Indeed, in a major cyberwar scenario, the United States would be uniquely vulnerable. No military is more dependent on data networking. Unmanned aircraft send video feeds back to Earth 24/7, while soldiers on the ground are guided by GPS signals and linked via computers to other units and command posts.
Of course, the U.S. military is planning its own cyberattacks. Pentagon cyberwarriors have detailed plans to take down power, telecommunication and transportation systems just about anywhere.
There is just one problem: What if the other side strikes first? In cyberwar scenarios, pre-emptive attacks are favored, and effective retaliation can be difficult.
"We have extremely good cyberoffensive capabilities and almost nothing in the way of cyberdefense," Clarke says.
U.S. Not Ready To Fend Off Massive Cyberattack
The United States' lack of preparation for a cyberattack was highlighted in a recent exercise co-sponsored by the Bipartisan Policy Center and CNN.
The participants, playing top government roles, went through a simulation of an aggressive cyberattack. The scenario featured a cascading series of technology failures, beginning with mobile telephone networks. Internet traffic soon slowed to a crawl, and communication between financial centers came almost to a standstill.
The mock exercise, dubbed "Cyber Shockwave," was set in the White House Situation Room, with top U.S. security officials struggling to keep up with the developments.
"What do we have to do now to contain this?" asked Stephen Friedman, an economic adviser to President George W. Bush, playing the role of Treasury secretary for the purposes of the exercise.
No one had an answer.
Other former officials, including John Negroponte, the first director of National Intelligence, and Michael Chertoff, the former secretary of Homeland Security, also played key roles in the simulation. None found that their government experience prepared them for the decisions and policy actions that the cybercrisis required.
Some experts later disputed the likelihood of an attack as overwhelming and fast-moving as the one in the simulation, but they agreed it could not be ruled out. In any case, the exercise showed that the U.S. government is not prepared to deal with a massive cyberattack on its civilian infrastructure.
How To Deter? How To Retaliate?
That's not to say that no one in government had thought about the prospect of a cyberwar. In his May 2009 speech on cybersecurity, President Obama described U.S. computer networks as a "strategic national asset" and promised to "deter, prevent, detect and defend against" cyberattacks.
Secretary of State Hillary Clinton followed up that pledge in a speech in February 2010. "States, terrorists, and those who would act as their proxies, must know that the United States will protect our networks," she said.
However, Clinton did not explain what the government would do to protect those networks. A cyberstrike would come at the speed of light. Such an attack could not be stopped in midair, the way an incoming ballistic missile might be. Experts say the key to an effective cyberdefense is to establish an effective deterrent, so that countries would be dissuaded from attacking in the first place.

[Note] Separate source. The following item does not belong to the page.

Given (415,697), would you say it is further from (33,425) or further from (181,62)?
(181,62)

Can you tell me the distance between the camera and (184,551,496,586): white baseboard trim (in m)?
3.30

During the Cold War, when the United States faced the threat of a nuclear attack, U.S. administrations made clear that any strike would prompt an all-out retaliation. As a result, no one dared to make the first move.
To deter a cyberattack, however, is far more difficult. One of the gravest challenges is what experts call the "attribution problem." U.S. defense and intelligence agencies would likely have a hard time determining precisely where an attack came from and to whom it could be attributed.
In the "Cyber Shockwave" simulation, the U.S. players first concluded that the attack originated from a server in Irkutsk, Russia. But John McLaughlin, a top CIA official playing the role of CIA director in the simulation, interrupted the White House meeting to announce that his "analysts" had told him they could not confirm that the cyberattack actually came from Irkutsk.
"In fact, the prevailing theory is that these servers in Irkutsk may be only a hopping point for an attack that could be coming from somewhere else," McLaughlin said during the simulation. "We just don't know at this point."
If anything, the attribution problem is growing more complicated. Cyberwarriors can now hijack computers in other countries, working remotely through them, hopping from server to server. Because it's so hard to trace the attack to a perpetrator, direct retaliation may be impossible.
A Losing Battle
Cyberwarfare is an entirely new phenomenon, and for all its efforts to develop an offensive cybercapability, the U.S. military has yet to resolve some basic questions, such as when it would be justifiable to strike first, and how to prepare for an attack without aggravating international tensions.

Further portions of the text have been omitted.